“Government 2.0” means many things to many people. Here’s a list of a few variants, with some (slightly) tongue in cheek observations. :+)
- social media focus: using social media for government communications/marketing/outreach. This is about the outward face of government, mostly the domain of government communicators and marketers of the digital persuasion. Oh and” social media experts.” Looking into using Twitter, Facebook or blogging to replace , er, complement more traditional forms of government communications activities. Worried about user-generated content and approval processes. Convinced that the press release is dead.
- web 2.0 tools focus: using web 2.0 tools for improving work processes in government. This is the most inward looking “stream” within government 2.0. Concerned with improving efficiency and effectiveness in the daily work of a wide range of public servants. Looking into collaboration tools such as i.e. wikis. Worried about workplace silos and restrictive rules. Convinced that technology is the answer.

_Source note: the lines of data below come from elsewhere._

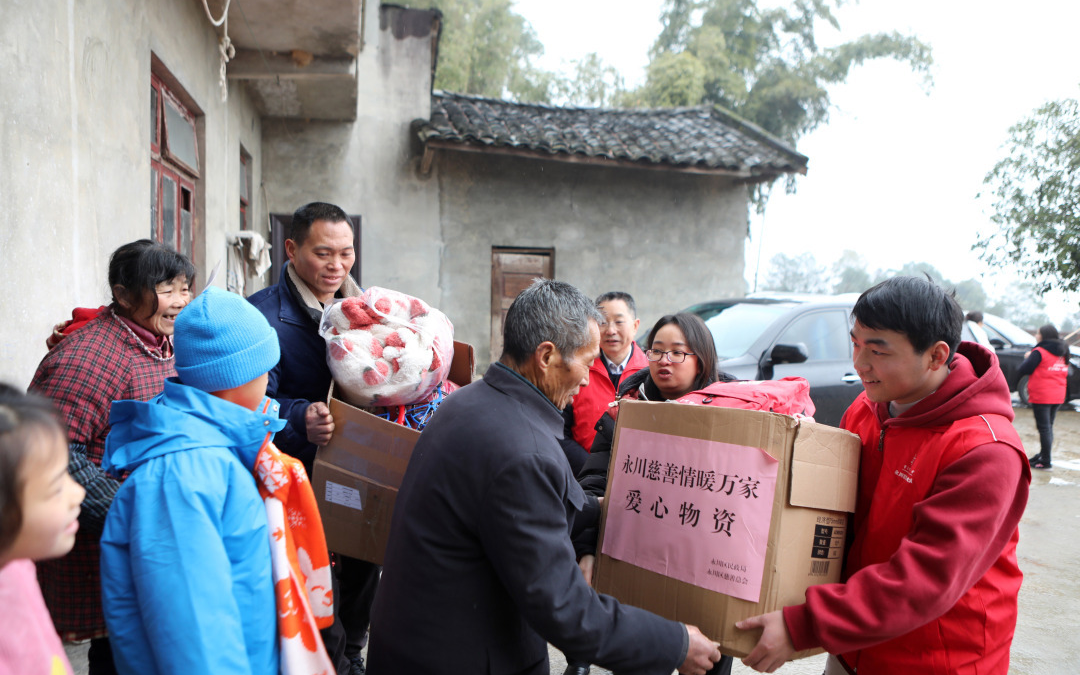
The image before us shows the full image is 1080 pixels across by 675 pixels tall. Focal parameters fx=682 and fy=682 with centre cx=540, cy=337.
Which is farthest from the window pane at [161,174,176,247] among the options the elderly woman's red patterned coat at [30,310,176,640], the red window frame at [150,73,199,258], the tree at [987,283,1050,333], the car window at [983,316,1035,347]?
the tree at [987,283,1050,333]

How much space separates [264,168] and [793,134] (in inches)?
486

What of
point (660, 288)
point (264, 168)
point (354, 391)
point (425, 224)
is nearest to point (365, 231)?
point (425, 224)

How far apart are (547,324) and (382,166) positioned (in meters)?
7.95

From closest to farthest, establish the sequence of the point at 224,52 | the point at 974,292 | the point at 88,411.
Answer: the point at 88,411
the point at 224,52
the point at 974,292

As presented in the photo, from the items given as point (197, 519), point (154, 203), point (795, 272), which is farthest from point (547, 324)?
point (795, 272)

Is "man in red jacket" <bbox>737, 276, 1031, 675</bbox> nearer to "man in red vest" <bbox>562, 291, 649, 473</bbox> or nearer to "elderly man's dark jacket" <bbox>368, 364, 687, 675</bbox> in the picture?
"elderly man's dark jacket" <bbox>368, 364, 687, 675</bbox>

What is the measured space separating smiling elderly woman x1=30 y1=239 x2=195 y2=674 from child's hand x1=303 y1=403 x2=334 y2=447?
0.46 m

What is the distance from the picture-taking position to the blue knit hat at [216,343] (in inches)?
55.7

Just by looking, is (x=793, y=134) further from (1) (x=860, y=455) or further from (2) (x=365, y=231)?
(1) (x=860, y=455)

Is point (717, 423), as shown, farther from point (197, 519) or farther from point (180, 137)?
point (180, 137)

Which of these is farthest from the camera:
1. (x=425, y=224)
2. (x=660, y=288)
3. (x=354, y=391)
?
(x=660, y=288)

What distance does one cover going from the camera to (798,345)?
17.1 ft

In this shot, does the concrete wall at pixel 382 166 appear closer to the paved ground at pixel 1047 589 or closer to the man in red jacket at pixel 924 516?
the paved ground at pixel 1047 589

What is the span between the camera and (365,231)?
29.0ft
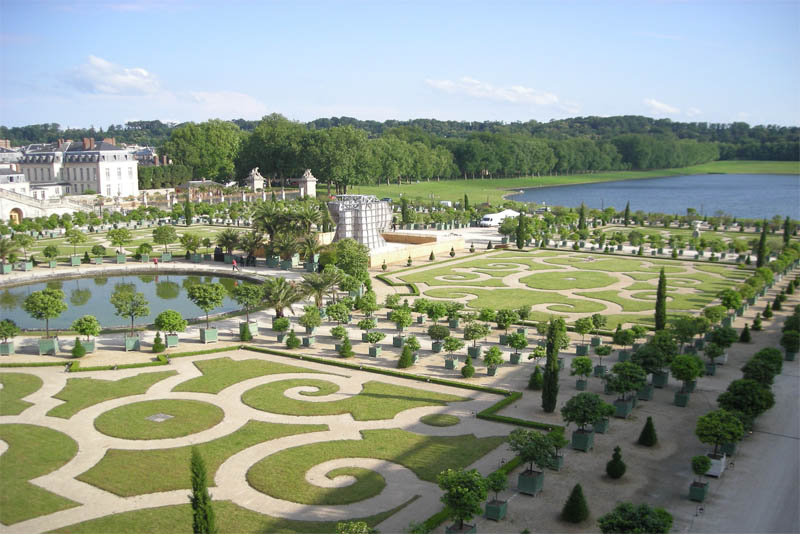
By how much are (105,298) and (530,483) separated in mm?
44472

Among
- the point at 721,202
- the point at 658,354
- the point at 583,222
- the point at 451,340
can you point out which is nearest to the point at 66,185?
the point at 583,222

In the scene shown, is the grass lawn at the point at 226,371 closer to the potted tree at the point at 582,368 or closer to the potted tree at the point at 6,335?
the potted tree at the point at 6,335

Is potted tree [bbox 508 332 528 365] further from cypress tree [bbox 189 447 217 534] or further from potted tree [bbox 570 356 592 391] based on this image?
cypress tree [bbox 189 447 217 534]

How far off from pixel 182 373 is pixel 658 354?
25162 mm

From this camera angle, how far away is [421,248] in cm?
7825

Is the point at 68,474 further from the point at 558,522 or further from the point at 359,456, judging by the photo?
the point at 558,522

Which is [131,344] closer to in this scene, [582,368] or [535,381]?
[535,381]

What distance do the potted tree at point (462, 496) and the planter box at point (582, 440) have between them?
7937mm

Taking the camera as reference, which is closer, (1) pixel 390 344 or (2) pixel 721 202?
(1) pixel 390 344

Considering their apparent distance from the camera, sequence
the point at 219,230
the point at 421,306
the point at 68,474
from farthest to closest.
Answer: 1. the point at 219,230
2. the point at 421,306
3. the point at 68,474

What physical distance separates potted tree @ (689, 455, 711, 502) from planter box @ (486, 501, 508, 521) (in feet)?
22.6

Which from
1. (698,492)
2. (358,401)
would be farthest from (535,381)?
(698,492)

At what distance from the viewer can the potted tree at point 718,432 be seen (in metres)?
26.5

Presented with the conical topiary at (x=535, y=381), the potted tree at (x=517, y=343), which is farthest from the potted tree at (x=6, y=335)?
the conical topiary at (x=535, y=381)
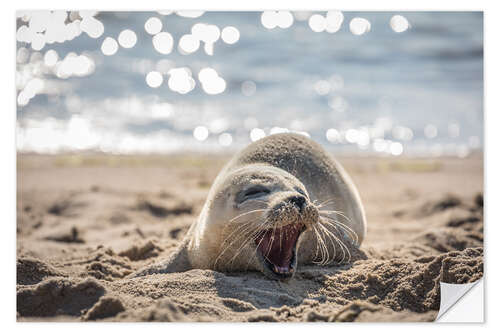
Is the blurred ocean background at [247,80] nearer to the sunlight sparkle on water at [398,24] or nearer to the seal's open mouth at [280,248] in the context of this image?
the sunlight sparkle on water at [398,24]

- transparency focus: releasing more government data online in usable/re-usable forms. This is a strain that’s perhaps more common from the outside looking in, as various activists and stakeholders want to get their hands on, er, aim to improve public access to government information. Worried about a healthy democracy. Convinced that there’s a hidden agenda.
- mashup focus: government as a platform that citizens can customize or build from. This is also a common approach outside of government, overlapping with the transparency folks. Looking into new service delivery models where end users benefit from an intermediary layer of tech-savvy entrepreneurs or philanthropists who repackage government services for citizens online. Worried about — actually I’m not sure what these folks are worried about, because they’re … Convinced that they know better.